Côté set-list, comme pour les musiciens, pas grand-chose de nouveau, mais c’est très bien ainsi : le part belle est faite au dernier album, magnifique et magnifié, ses dix morceaux en étant joués, dans un ordre légèrement différent mais assez proche de l’enregistrement. Le concert commençant ainsi par un Tell Me Who are You Today, comme sur l’album, avant d’inverser l’ordre de Burden of Life et de Floating On a Moment, les deux étant les deux premiers grands moments du concert. Reaching Out était lui le seul morceau vraiment « à une autre place », ayant l’honneur de conclure le concert, en fin de rappel, ce qui a une certaine logique, celui-ci ayant un caractère lyrique quasi définitif : après quoi jouer autre chose pourrait s’avérer superflu… Dans le reste de son répertoire, Beth Gibbons honora, comme sur le reste de la tournée, deux morceaux superbes et poignants, de son album avec Rustin Man, Tom The Model et Mysteries, accueillies avec ferveur par le public. Restait donc un passage incontournable, qui déclencha un moment de ferveur encore supérieur dans la grande salle Pierre Boulez : en rappel, deux morceaux de Portishead, et quels morceaux ! Roads et Glory Box, seul ajout par rapport à la set-list de Pleyel il y a un an, et qui n’est pas passé inaperçu. De grands moments de transe et de communion avec cette voix frêle et en même temps si forte…

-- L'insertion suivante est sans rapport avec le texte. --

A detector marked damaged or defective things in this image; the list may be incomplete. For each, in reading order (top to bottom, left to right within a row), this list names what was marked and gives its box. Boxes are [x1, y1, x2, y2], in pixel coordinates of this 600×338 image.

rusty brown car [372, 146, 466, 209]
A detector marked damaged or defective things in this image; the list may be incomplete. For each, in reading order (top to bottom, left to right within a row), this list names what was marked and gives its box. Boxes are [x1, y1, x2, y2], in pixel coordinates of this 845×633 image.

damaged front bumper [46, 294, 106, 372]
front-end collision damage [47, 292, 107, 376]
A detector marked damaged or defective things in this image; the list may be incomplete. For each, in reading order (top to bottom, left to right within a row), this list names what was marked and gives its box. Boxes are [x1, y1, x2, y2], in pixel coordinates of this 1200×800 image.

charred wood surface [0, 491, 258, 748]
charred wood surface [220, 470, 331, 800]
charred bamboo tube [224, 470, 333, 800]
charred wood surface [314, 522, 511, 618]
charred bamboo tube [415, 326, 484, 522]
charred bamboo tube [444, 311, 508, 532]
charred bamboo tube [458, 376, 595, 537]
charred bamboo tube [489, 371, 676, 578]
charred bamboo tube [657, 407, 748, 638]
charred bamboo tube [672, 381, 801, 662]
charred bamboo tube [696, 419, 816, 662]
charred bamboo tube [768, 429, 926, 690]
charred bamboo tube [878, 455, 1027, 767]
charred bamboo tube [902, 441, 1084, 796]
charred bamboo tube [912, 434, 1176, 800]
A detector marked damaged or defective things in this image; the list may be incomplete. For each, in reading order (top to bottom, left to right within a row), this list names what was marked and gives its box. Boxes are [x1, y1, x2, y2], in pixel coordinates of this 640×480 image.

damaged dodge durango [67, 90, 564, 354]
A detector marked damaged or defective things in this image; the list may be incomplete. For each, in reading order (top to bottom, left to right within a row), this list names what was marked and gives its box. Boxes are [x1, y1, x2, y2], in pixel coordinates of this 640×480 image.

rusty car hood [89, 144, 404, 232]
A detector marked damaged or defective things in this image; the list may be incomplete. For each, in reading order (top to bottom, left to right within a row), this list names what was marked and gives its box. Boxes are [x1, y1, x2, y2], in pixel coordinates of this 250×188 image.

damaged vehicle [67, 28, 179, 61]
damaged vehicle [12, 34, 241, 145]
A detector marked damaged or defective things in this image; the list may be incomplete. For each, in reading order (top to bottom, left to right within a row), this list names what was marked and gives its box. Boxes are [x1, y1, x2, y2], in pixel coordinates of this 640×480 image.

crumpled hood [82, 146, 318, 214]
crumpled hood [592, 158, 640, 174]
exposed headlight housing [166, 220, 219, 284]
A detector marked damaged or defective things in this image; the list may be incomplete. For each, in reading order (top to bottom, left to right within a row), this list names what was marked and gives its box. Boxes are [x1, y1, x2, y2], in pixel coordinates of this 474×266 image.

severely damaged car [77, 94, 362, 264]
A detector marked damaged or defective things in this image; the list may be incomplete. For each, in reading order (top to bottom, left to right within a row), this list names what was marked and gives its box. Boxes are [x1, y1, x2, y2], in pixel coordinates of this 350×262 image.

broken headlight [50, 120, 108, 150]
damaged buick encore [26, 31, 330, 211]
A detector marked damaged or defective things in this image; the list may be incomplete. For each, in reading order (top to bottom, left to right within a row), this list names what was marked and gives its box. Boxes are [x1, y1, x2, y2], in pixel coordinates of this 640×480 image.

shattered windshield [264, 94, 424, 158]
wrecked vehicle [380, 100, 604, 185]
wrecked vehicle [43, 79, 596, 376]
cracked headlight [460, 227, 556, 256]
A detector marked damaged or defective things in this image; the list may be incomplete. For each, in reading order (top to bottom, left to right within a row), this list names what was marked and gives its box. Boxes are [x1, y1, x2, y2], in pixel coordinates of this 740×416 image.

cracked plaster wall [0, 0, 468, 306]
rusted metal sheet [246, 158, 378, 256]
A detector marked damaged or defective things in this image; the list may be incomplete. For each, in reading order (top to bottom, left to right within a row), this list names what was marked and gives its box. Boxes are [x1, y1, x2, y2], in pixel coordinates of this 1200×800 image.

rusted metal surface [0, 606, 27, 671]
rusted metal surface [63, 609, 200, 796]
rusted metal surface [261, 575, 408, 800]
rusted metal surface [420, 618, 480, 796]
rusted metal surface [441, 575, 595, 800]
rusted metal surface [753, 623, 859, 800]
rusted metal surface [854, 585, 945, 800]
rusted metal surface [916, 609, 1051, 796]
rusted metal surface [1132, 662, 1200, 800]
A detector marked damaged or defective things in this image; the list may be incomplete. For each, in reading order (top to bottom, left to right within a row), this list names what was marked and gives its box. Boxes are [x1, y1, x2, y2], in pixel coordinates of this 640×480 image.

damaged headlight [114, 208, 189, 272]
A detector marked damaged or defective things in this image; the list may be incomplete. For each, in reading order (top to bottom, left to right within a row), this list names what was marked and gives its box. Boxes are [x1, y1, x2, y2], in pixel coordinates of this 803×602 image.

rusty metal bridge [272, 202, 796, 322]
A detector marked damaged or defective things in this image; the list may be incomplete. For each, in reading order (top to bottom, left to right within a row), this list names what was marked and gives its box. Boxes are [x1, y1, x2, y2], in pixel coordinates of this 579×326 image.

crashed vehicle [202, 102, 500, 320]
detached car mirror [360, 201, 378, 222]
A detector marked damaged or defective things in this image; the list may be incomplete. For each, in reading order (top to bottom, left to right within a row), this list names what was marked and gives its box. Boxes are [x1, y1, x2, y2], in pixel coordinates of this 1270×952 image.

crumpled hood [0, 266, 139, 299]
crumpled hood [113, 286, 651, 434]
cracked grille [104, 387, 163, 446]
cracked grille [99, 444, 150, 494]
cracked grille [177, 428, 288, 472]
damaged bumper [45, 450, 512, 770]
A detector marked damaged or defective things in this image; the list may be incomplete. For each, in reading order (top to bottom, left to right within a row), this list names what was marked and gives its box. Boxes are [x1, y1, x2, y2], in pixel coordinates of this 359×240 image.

… Qui chante dans le vent glacé, et, ce soir, dans la canicule parisienne, où, après l’irrémédiable Reaching Out, il était temps de s’engouffrer à nouveau pour tester sa propre capacité à survivre en conditions hostiles. Mais revigoré, paradoxalement, par cette musique riche, dense, de celle qui a touché le fond de la piscine, au bout de ses deuils, et rebondit vers la vie, vers quelque chose de plus fort qu’elle, qui, encore une fois, nous a irradiés.